→ **Dataset items**:
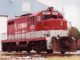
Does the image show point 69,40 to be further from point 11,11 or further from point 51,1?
point 11,11

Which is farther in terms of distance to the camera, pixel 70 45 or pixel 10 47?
pixel 10 47

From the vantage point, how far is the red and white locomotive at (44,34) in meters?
7.75

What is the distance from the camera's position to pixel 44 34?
7934mm

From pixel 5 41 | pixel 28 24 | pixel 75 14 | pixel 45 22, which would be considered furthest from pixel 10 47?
pixel 75 14

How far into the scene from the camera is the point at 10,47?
9.16 meters

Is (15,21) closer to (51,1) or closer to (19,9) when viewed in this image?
(19,9)

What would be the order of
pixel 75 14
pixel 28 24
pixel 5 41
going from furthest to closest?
pixel 5 41
pixel 28 24
pixel 75 14

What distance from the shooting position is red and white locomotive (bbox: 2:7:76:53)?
7.75m

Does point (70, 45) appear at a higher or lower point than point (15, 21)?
lower

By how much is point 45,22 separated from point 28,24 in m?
0.71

→ **Job**:
Output the listing above verbatim, leaving out the pictures.

→ **Task solution**:
Does the image show point 69,40 to be further from point 11,11 or further from point 51,1?
point 11,11

Which is farther in terms of distance to the camera, pixel 70 45 or pixel 10 47?
pixel 10 47

From the vantage point, how far is the red and white locomotive at (44,34) in meters?
7.75

What is the distance from the camera's position to pixel 44 34?
7934mm

From pixel 5 41 | pixel 28 24 | pixel 75 14 | pixel 45 22, which would be considered furthest from pixel 10 47?
pixel 75 14

How far into the scene from the camera is the point at 10,47?
9.16 meters

Is (15,21) closer to (51,1) or closer to (19,9) when viewed in this image?
(19,9)

What would be the order of
pixel 75 14
pixel 28 24
pixel 5 41
going from furthest to closest?
pixel 5 41
pixel 28 24
pixel 75 14

What distance from the shooting position is red and white locomotive (bbox: 2:7:76:53)?
7.75m

Does point (70, 45) appear at a higher or lower point than point (15, 21)?
lower

By how much is point 45,22 separated from point 28,24 in m?
0.71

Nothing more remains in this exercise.